Quedo muy pocas veces con C y, cuando lo hago, lo preparo a conciencia. No tengo redes sociales, pero él sí, así que me cercioro de saber qué temas se pueden sacar: el mundo se va al garete, pero no le gusta el pesimismo ni la idea del éxodo rural, hay que quedarse a defender las últimas trincheras de las urbes; sobre los políticos, mejor hacer una lectura poco idealista y sobria; hay que revisar el panorama de los podcast; la meca del cine está en Corea del Sur y, por supuesto, la pizza es mejor con piña. Quedamos como siempre en un buen restaurante, yo suelo llegar puntual y justifico que debemos brindar porque es una buena costumbre francesa. Normalmente no decimos nada. Pregunto siempre, antes de que le dé tiempo a hablar: “¿Qué es de ti?” De esta forma, no tengo que contarlo yo. Es una pequeña victoria. Me dice que está liado, trabajando mucho, y me explica cosas a las que no presto demasiada atención, pues yo quiero comentar su último vídeo sobre el auge de los libros de jardines en la era actual. Saco el tema con la ensalada, cuando comento que los productos frescos son un valor en peligro de extinción. No puedo estar más de acuerdo, precisamente compartí un vídeo sobre eso el otro día. Me hago la sorprendida y el primer tema sale a la luz.

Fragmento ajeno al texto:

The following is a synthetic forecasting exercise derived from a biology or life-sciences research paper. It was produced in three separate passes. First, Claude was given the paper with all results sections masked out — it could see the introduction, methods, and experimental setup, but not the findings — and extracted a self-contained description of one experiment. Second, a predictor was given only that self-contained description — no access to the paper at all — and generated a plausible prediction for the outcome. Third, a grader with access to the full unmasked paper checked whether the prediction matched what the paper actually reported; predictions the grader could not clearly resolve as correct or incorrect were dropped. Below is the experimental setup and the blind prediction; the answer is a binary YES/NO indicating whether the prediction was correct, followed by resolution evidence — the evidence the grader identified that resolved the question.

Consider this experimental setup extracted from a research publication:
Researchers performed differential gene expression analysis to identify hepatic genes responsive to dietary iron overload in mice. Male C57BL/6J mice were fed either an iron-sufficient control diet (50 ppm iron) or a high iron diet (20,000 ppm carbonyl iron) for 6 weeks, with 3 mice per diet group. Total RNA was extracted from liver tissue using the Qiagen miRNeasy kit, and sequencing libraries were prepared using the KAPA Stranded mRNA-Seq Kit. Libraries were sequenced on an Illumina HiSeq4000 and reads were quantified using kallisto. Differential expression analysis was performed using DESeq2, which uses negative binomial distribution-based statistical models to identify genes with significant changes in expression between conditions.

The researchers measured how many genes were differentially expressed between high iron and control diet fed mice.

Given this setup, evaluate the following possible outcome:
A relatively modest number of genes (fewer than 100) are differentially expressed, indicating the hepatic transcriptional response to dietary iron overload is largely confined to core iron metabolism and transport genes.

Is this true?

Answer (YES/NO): NO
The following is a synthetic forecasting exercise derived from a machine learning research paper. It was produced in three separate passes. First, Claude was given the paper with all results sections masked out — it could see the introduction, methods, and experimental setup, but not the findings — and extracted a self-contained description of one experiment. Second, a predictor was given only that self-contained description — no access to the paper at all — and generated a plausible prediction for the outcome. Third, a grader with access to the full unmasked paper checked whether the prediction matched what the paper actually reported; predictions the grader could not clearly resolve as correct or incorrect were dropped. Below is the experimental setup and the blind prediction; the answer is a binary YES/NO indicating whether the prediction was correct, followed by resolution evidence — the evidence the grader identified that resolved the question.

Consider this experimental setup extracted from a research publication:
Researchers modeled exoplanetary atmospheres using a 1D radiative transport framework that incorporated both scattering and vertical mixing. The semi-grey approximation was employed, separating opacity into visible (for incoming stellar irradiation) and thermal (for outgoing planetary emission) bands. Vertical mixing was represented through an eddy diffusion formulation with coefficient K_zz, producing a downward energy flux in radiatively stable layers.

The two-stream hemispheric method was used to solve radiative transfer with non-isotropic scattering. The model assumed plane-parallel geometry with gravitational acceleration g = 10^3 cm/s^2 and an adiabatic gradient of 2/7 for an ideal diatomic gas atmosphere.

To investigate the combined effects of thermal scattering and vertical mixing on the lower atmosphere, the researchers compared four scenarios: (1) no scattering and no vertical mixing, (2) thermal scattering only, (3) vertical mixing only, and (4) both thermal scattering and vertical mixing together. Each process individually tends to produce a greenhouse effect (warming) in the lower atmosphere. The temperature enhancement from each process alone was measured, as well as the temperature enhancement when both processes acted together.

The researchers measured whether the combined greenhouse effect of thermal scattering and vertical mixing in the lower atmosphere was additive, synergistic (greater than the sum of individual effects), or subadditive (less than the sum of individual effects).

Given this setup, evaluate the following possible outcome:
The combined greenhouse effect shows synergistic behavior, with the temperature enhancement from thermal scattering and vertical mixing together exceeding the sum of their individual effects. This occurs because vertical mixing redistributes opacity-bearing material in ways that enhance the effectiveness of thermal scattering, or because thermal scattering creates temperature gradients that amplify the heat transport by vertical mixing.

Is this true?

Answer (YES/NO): NO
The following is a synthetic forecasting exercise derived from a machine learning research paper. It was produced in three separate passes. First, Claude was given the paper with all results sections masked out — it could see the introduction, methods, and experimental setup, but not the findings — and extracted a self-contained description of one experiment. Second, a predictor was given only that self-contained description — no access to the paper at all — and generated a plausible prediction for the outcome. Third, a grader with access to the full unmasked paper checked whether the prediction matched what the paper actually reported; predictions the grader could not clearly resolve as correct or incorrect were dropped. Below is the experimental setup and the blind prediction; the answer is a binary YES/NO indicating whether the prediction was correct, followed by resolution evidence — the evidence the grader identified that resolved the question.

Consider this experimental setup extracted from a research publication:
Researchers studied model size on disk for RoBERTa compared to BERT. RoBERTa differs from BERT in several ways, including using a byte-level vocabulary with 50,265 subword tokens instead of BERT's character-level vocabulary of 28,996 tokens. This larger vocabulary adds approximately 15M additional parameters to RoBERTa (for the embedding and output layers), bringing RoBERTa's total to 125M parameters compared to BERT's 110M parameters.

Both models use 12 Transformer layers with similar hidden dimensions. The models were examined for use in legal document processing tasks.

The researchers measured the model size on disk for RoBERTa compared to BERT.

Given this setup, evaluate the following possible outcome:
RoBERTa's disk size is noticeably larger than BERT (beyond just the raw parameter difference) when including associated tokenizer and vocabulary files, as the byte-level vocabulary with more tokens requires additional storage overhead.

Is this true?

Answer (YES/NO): YES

Con el plato principal, me atrevo a comentar la calidad que la piña aporta a la pizza y eso nos lleva a hablar de la última película de Paul Thomas Anderson y, de ahí, al cine coreano. Compartimos algunos títulos como compartimos la pizza. Todas las sugerencias, sin duda, las veremos, y hacemos el esfuerzo de apuntarlas en el teléfono. Con el brownie, a modo de epílogo, me muestro desencantada con el mundo actual, aunque “la rendición está alejada de mis principios”, afirmo con rotundidad. Creo que sonríe aliviado porque piensa que el vínculo permanece intacto después de tantos años, pese a que nos veamos tan pocas veces y no me haya leído su última recomendación, aunque la tengo pendiente. Soy una buena amiga que aparece y desaparece, con su intuición intacta, y a la que se recuerda con una sonrisa o se piensa en llamar. Nos despedimos en la boca del metro con un abrazo y prometemos llamarnos pronto, no sin antes bromear sobre que somos del equipo de la pizza con piña.